Porque sólo el que sufre sabe lo que es el dolor que padece y sea de la naturaleza que sea.
El Estado, con todas las facultades constitucionales y laicas que tenga y así sean por voluntad mayoritaria (la democracia que violenta el derecho natural de una persona sigue siendo tan arcaica y condenable como las tiranías teológicas en el poder político) es muy dañino y muy enemigo de las libertades y del bienestar humano asumiendo el derecho de los individuos a su vida y a su muerte, y defendiendo, como propios, ese tipo de horrores inquisitoriales milenarios de la fe.

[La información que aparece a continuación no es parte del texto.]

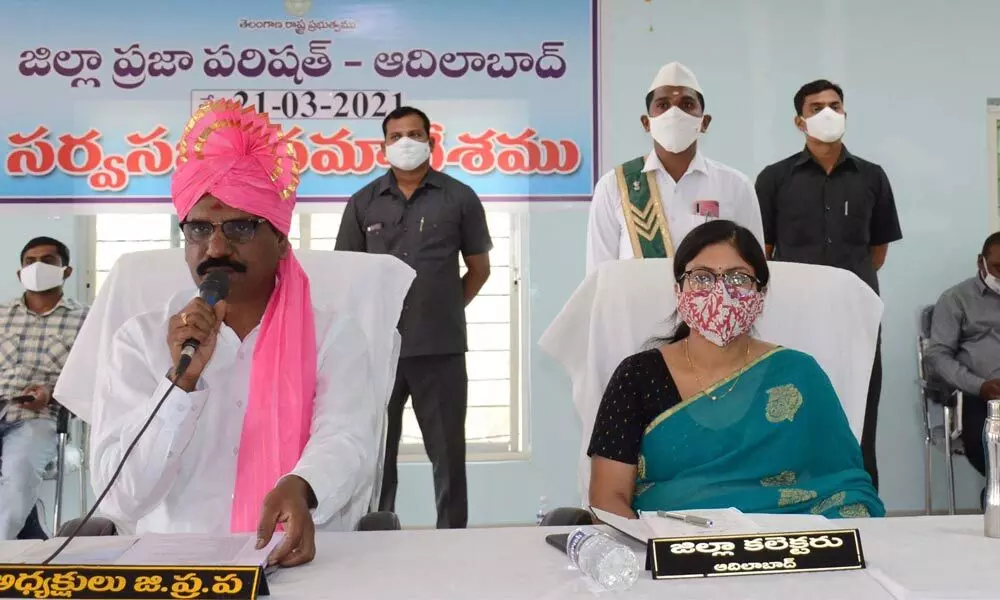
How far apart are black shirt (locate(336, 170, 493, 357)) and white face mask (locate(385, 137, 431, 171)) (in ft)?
0.27

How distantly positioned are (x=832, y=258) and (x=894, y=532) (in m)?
3.09

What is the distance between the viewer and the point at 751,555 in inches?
51.7

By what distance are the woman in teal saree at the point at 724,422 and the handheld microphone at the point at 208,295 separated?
2.86 feet

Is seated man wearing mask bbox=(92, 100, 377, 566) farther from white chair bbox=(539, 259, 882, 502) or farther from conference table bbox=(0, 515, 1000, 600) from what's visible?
white chair bbox=(539, 259, 882, 502)

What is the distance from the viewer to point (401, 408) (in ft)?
14.5

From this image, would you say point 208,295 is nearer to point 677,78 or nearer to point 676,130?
point 676,130

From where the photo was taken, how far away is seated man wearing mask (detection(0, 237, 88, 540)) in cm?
421

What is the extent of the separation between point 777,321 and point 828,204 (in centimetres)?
224

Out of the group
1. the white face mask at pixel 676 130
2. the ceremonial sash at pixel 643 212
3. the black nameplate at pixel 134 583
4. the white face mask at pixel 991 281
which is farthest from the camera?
the white face mask at pixel 991 281

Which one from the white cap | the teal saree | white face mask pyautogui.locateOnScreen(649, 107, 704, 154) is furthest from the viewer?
the white cap

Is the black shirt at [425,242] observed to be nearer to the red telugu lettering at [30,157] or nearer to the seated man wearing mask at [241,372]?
the red telugu lettering at [30,157]

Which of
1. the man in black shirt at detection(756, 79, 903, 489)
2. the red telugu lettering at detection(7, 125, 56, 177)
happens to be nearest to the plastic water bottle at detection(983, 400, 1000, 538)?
the man in black shirt at detection(756, 79, 903, 489)

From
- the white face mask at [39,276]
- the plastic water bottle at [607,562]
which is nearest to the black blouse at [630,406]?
the plastic water bottle at [607,562]

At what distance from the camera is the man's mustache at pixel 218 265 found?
183cm
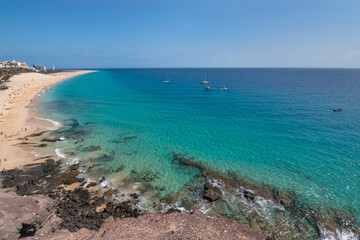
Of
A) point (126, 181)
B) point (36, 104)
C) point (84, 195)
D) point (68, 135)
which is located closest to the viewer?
point (84, 195)

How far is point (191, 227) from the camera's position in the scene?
17.0 meters

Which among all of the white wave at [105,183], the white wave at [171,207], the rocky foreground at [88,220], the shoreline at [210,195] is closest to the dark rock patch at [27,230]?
the rocky foreground at [88,220]

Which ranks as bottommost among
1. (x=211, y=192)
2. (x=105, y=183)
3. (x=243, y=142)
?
(x=211, y=192)

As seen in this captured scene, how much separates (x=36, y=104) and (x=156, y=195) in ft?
223

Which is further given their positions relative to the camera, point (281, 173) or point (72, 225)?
point (281, 173)

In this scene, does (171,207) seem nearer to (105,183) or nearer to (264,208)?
(105,183)

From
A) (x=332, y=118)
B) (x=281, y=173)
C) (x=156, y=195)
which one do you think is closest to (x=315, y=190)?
(x=281, y=173)

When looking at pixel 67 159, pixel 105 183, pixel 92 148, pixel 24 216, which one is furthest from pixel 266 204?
pixel 67 159

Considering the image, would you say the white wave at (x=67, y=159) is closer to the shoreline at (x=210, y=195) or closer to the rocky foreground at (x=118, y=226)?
the shoreline at (x=210, y=195)

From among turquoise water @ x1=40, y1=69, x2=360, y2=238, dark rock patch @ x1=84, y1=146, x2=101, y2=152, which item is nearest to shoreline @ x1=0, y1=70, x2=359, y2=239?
turquoise water @ x1=40, y1=69, x2=360, y2=238

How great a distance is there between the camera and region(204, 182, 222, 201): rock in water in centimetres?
2158

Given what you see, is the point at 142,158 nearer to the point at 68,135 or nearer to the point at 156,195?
the point at 156,195

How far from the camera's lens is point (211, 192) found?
22.2m

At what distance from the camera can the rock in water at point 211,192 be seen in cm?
2158
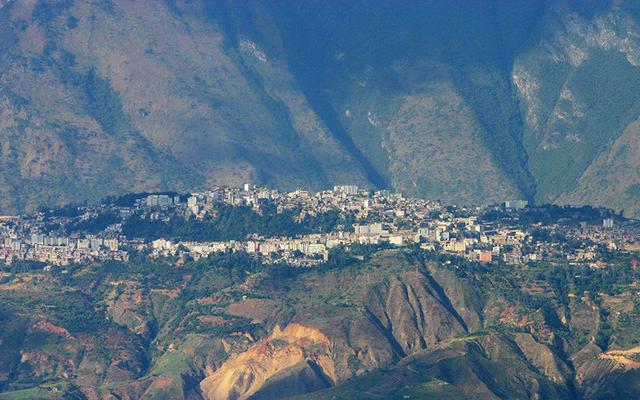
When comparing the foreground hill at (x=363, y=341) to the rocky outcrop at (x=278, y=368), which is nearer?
the foreground hill at (x=363, y=341)

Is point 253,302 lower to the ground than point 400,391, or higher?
higher

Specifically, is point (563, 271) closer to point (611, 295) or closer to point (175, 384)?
point (611, 295)

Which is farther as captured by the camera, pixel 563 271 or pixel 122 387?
pixel 563 271

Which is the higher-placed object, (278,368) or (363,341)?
(363,341)

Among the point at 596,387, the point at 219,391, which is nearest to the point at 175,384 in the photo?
the point at 219,391

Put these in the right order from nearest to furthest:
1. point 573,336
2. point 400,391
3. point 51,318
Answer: point 400,391
point 573,336
point 51,318

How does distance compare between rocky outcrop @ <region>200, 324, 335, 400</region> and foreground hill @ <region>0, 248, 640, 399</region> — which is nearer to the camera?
foreground hill @ <region>0, 248, 640, 399</region>

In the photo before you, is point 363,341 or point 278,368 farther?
point 363,341

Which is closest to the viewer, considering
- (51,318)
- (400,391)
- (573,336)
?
(400,391)
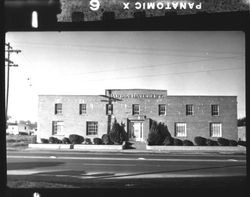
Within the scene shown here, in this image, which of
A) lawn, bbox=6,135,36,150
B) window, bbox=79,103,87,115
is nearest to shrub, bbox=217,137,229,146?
window, bbox=79,103,87,115

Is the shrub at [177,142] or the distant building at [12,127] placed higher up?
the distant building at [12,127]

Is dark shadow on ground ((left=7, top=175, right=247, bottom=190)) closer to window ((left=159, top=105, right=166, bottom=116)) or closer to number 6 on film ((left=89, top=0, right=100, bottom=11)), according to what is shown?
number 6 on film ((left=89, top=0, right=100, bottom=11))

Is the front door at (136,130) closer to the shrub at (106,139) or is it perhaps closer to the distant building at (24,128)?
the shrub at (106,139)

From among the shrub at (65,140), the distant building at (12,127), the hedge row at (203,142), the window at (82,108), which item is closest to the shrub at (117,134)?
the window at (82,108)

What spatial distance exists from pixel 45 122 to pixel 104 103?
21.0 ft

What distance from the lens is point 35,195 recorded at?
327 inches

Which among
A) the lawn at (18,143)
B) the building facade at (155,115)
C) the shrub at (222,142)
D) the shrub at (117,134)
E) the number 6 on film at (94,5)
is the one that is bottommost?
the lawn at (18,143)

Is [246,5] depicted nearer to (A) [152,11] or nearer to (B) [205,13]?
(B) [205,13]

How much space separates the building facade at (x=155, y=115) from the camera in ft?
103

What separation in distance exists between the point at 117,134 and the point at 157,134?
3.77m

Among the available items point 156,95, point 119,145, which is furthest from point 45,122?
point 156,95

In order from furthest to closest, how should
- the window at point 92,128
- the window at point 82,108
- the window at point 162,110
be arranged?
the window at point 82,108, the window at point 92,128, the window at point 162,110

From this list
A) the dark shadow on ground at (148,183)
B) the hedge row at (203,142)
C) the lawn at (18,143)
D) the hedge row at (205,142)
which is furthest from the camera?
the lawn at (18,143)

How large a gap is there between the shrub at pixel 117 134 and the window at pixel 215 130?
851 cm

Por supuesto que debiera prevenirse el derecho a la eutanasia de todo posible sabotaje malintencionado del mismo y de todo atentado contra la vida que pretenda encubrirse en una malversación del deseo del suicida o aprovechando la fatalidad o la fragilidad de su circunstancia. Y por supuesto que los casos de resarcimiento criminal son otra cosa (aunque pueda no estarse de acuerdo con la pena de muerte por la falibilidad justiciera de una sentencia de ejecución infalible, inevitable y de recapitulación imposible).
Pero que el Estado asuma, en el papel de Dios, que la vida de alguien le corresponde y debe ser delito que pueda quitársela con el auxilio legal de alguien (el potencial delincuente) o de algo para evitar que sea consumida por el dolor (anímico o físico o del tipo que sea) no es sino un verdadero y anacrónico crimen sustentado en una democracia y en una voluntad mayoritaria enferma desde el principio de los Estados al servicio de los fanatismos religiosos y los intereses administradores de la fe.